PedomanBengkulu.com - Memiliki seorang menteri yang tidak pernah merasakan hidup dalam kemiskinan, tidak pernah berjalan kaki ke sekolah karena ketiadaan transportasi, tidak pernah kepanasan atau kehausan, bahkan tidak pernah merasakan diseruduk kambing saat melewati jalan-jalan perdesaan, dapat membawa risiko besar terhadap kualitas kebijakan yang dihasilkan. Seorang pemimpin yang tidak pernah mengalami kesulitan hidup cenderung kurang memahami realitas yang dihadapi oleh mayoritas rakyatnya, khususnya dalam hal pendidikan, ekonomi, dan sosial.
Artikel ini merupakan respons atas kritikan Bapak Jusuf Kalla (JK) terhadap kebijakan Kurikulum Merdeka yang diterapkan oleh Kementerian Pendidikan dan Kebudayaan (Kemendikbud). Pak JK menyoroti potensi ketidaksesuaian kebijakan ini dengan kondisi lapangan serta keprihatinan terhadap pemimpin yang mengadopsi kebijakan tanpa pemahaman mendalam tentang situasi rakyat kecil. Kebijakan Kurikulum Merdeka, yang diharapkan dapat memberikan keleluasaan bagi siswa dan guru, dinilai oleh JK berpotensi tidak tepat sasaran jika tidak disertai pemahaman yang mendalam terhadap realitas di daerah.

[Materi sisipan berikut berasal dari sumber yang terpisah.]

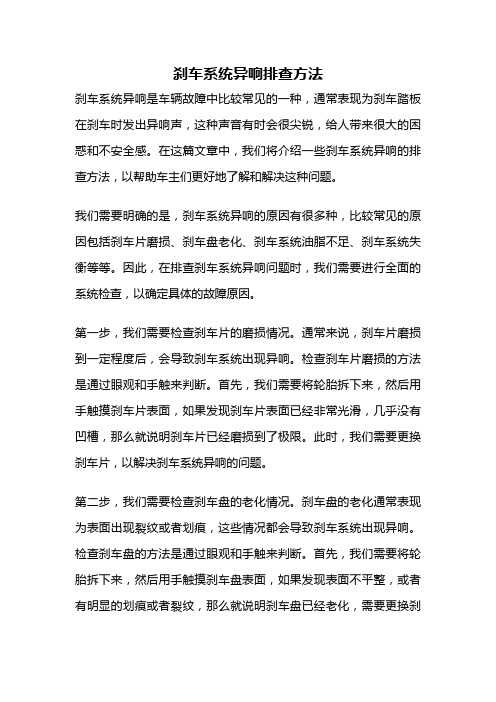 刹车系统异响排查方法

刹车系统异响是车辆故障中比较常见的一种，通常表现为刹车踏板在刹车时发出异响声，这种声音有时会很尖锐，给人带来很大的困惑和不安全感。在这篇文章中，我们将介绍一些刹车系统异响的排查方法，以帮助车主们更好地了解和解决这种问题。

我们需要明确的是，刹车系统异响的原因有很多种，比较常见的原因包括刹车片磨损、刹车盘老化、刹车系统油脂不足、刹车系统失衡等等。因此，在排查刹车系统异响问题时，我们需要进行全面的系统检查，以确定具体的故障原因。

第一步，我们需要检查刹车片的磨损情况。通常来说，刹车片磨损到一定程度后，会导致刹车系统出现异响。检查刹车片磨损的方法是通过眼观和手触来判断。首先，我们需要将轮胎拆下来，然后用手触摸刹车片表面，如果发现刹车片表面已经非常光滑，几乎没有凹槽，那么就说明刹车片已经磨损到了极限。此时，我们需要更换刹车片，以解决刹车系统异响的问题。

第二步，我们需要检查刹车盘的老化情况。刹车盘的老化通常表现为表面出现裂纹或者划痕，这些情况都会导致刹车系统出现异响。检查刹车盘的方法是通过眼观和手触来判断。首先，我们需要将轮胎拆下来，然后用手触摸刹车盘表面，如果发现表面不平整，或者有明显的划痕或者裂纹，那么就说明刹车盘已经老化，需要更换刹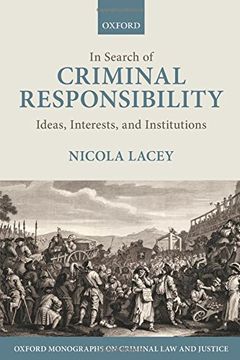 OXFORD

In Search of
CRIMINAL RESPONSIBILITY

Ideas, Interests, and Institutions

NICOLA LACEY

OXFORD MONOGRAPHS ON CRIMINAL LAW AND JUSTICE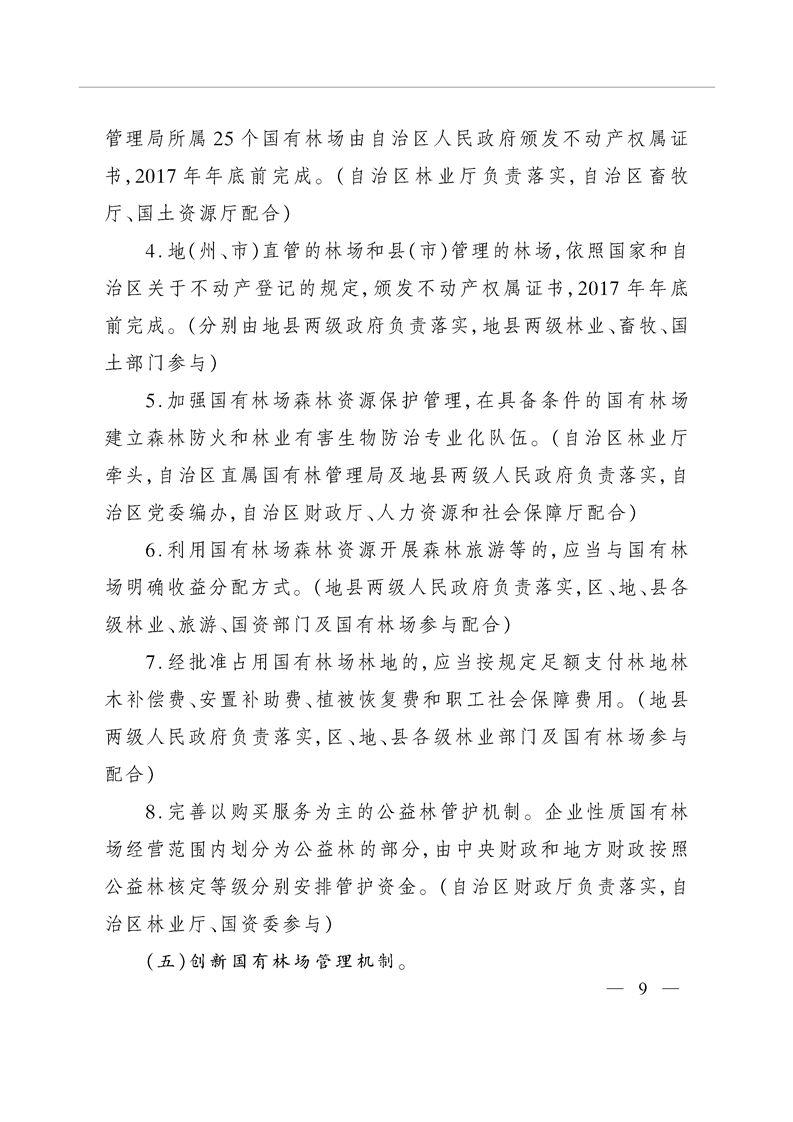 管理局所属25个国有林场由自治区人民政府颁发不动产权属证书,2017年年底前完成。(自治区林业厅负责落实,自治区畜牧厅、国土资源厅配合)

4.地(州、市)直管的林场和县(市)管理的林场,依照国家和自治区关于不动产登记的规定,颁发不动产权属证书,2017年年底前完成。(分别由地县两级政府负责落实,地县两级林业、畜牧、国土部门参与)

5.加强国有林场森林资源保护管理,在具备条件的国有林场建立森林防火和林业有害生物防治专业化队伍。(自治区林业厅牵头,自治区直属国有林管理局及地县两级人民政府负责落实,自治区党委编办,自治区财政厅、人力资源和社会保障厅配合)

6.利用国有林场森林资源开展森林旅游等的,应当与国有林场明确收益分配方式。(地县两级人民政府负责落实,区、地、县各级林业、旅游、国资部门及国有林场参与配合)

7.经批准占用国有林场林地的,应当按规定足额支付林地林木补偿费、安置补助费、植被恢复费和职工社会保障费用。(地县两级人民政府负责落实,区、地、县各级林业部门及国有林场参与配合)

8.完善以购买服务为主的公益林管护机制。企业性质国有林场经营范围内划分为公益林的部分,由中央财政和地方财政按照公益林核定等级分别安排管护资金。(自治区财政厅负责落实,自治区林业厅、国资委参与)

(五)创新国有林场管理机制。

— 9 —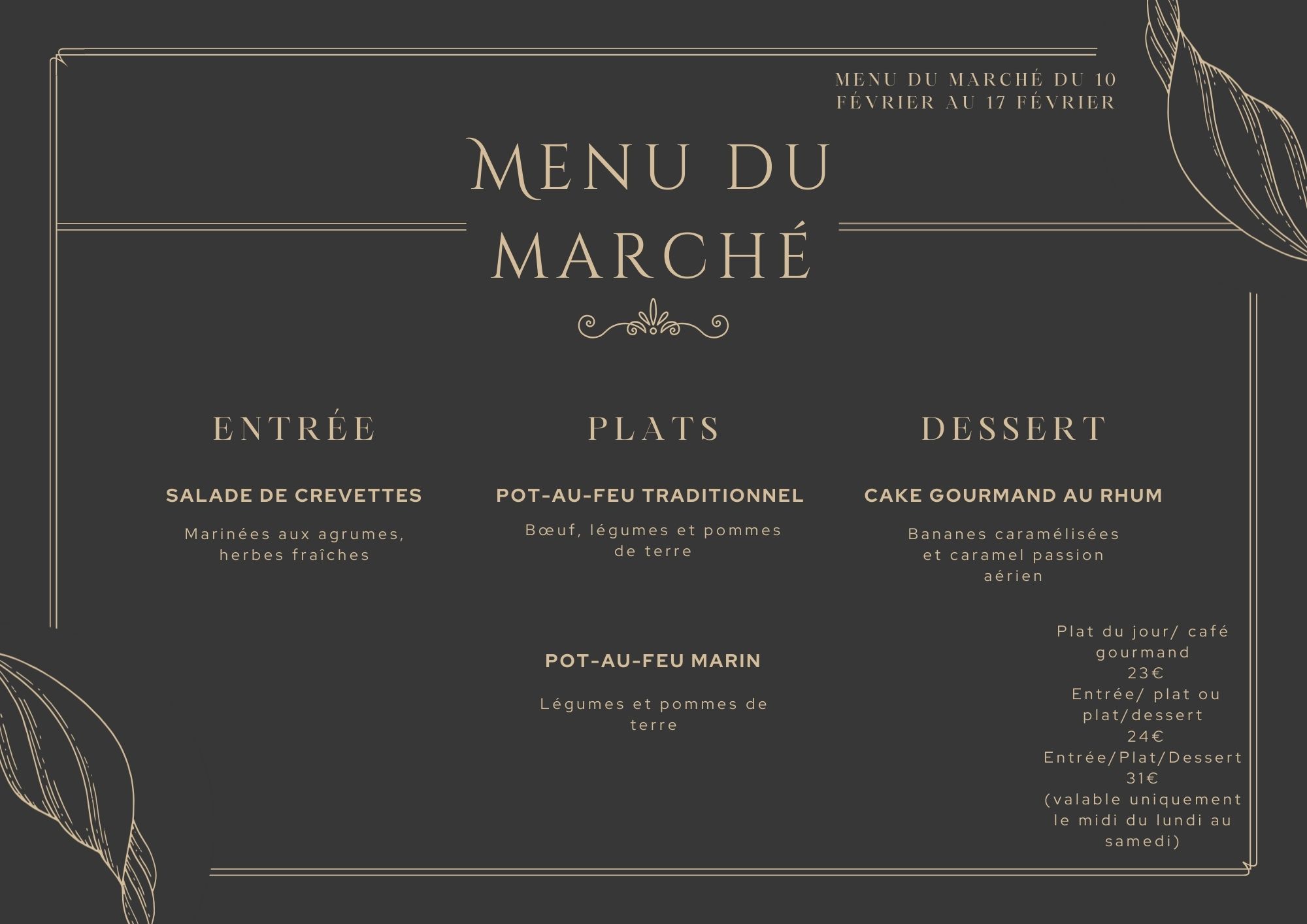 MENU DU MARCHÉ DU 10 FÉVRIER AU 17 FÉVRIER

MENU DU MARCHÉ

ENTRÉE

SALADE DE CREVETTES

Marinées aux agrumes, herbes fraîches

PLATS

POT-AU-FEU TRADITIONNEL

Bœuf, légumes et pommes de terre

POT-AU-FEU MARIN

Légumes et pommes de terre

DESSERT

CAKE GOURMAND AU RHUM

Bananes caramélisées et caramel passion aérien

Plat du jour/ café gourmand
23€
Entrée/ plat ou plat/dessert
24€
Entrée/Plat/Dessert
31€
(valable uniquement le midi du lundi au samedi)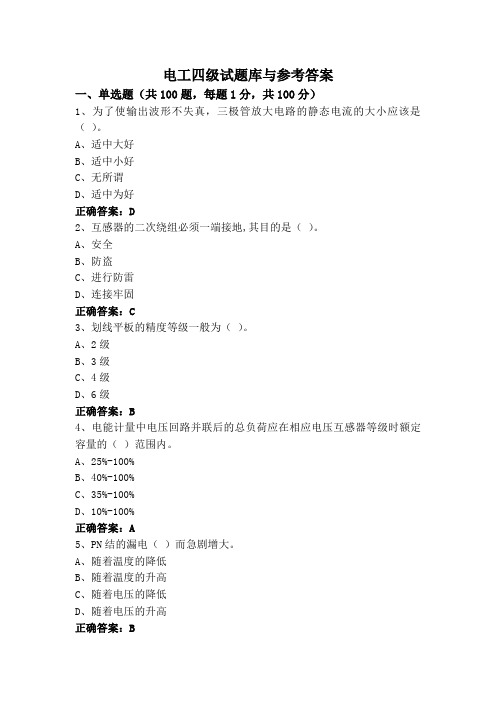 电工四级试题库与参考答案

一、单选题（共 100 题，每题 1 分，共 100 分）

1、为了使输出波形不失真，三极管放大电路的静态电流的大小应该是（ ）。

A、适中大好

B、适中小好

C、无所谓

D、适中为好

正确答案：D

2、互感器的二次绕组必须一端接地,其目的是（ ）。

A、安全

B、防盗

C、进行防雷

D、连接牢固

正确答案：C

3、划线平板的精度等级一般为（ ）。

A、2 级

B、3 级

C、4 级

D、6 级

正确答案：B

4、电能计量中电压回路并联后的总负荷应在相应电压互感器等级时额定容量的（ ）范围内。

A、25%-100%

B、40%-100%

C、35%-100%

D、10%-100%

正确答案：A

5、PN 结的漏电（ ）而急剧增大。

A、随着温度的降低

B、随着温度的升高

C、随着电压的降低

D、随着电压的升高

正确答案：B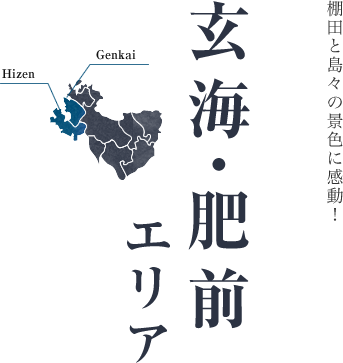 棚田と島々の景色に感動！

玄海・肥前エリア

Genkai

Hizen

1. Kebijakan yang Tidak Membumi
Ketika seorang menteri yang tumbuh dalam lingkungan nyaman memimpin kementerian strategis seperti pendidikan, kebijakan yang dihasilkan cenderung tidak membumi. Studi banding ke negara-negara maju sering dilakukan tanpa memperhatikan perbedaan konteks sosial dan budaya di Indonesia. Kebijakan seperti Kurikulum Merdeka mungkin terinspirasi dari sistem pendidikan di negara maju, tetapi penerapannya di Indonesia harus memperhatikan beragam kondisi infrastruktur dan ekonomi di berbagai wilayah. Pendidikan di negara ini sudah memiliki tradisi panjang yang terbukti mencetak generasi pejuang dan pahlawan nasional. Kebijakan yang mengabaikan realitas ini berisiko mengulang kesalahan dalam penyesuaian pendidikan dengan kondisi lokal.

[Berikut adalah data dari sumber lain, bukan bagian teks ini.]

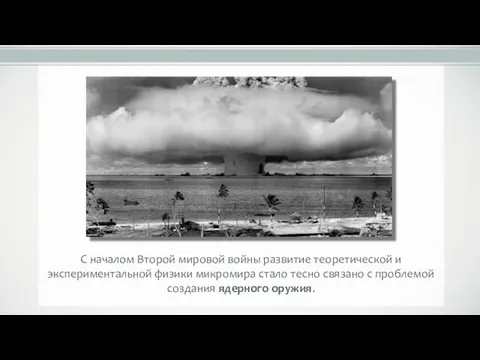 С началом Второй мировой войны развитие теоретической и экспериментальной физики микромира стало тесно связано с проблемой создания ядерного оружия.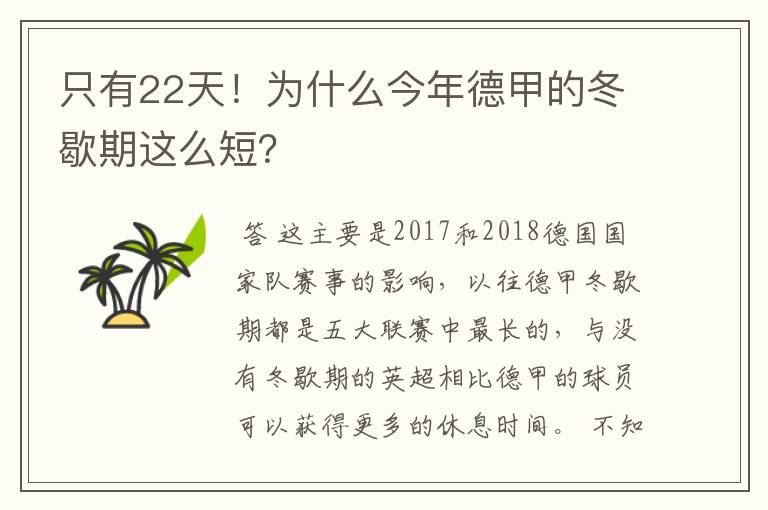 只有22天！为什么今年德甲的冬歇期这么短？

答 这主要是2017和2018德国国家队赛事的影响，以往德甲冬歇期都是五大联赛中最长的，与没有冬歇期的英超相比德甲的球员可以获得更多的休息时间。 不知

2. Kegagalan dalam Memilih Ahli yang Tepat
Salah satu tanda bahaya lainnya adalah ketika urusan diserahkan kepada mereka yang tidak ahli di bidang nya. Nabi SAW telah ingatkan bahwa "Jika sebuah urusan diserahkan bukan kepada ahlinya maka tunggulah kehancurannya" (HR Bukhari). Dalam hal ini Pak JK juga menyoroti pentingnya menempatkan orang yang tepat dalam posisi strategis. Kurikulum Merdeka dan kebijakan lain dalam pendidikan seharusnya dirancang dan dipimpin oleh mereka yang memahami esensi dan akar pendidikan di Indonesia. Bila yang dipilih untuk mengurus sektor pendidikan adalah orang yang tidak memahami medan, bagaimana mereka bisa menyelesaikan permasalahan di lapangan?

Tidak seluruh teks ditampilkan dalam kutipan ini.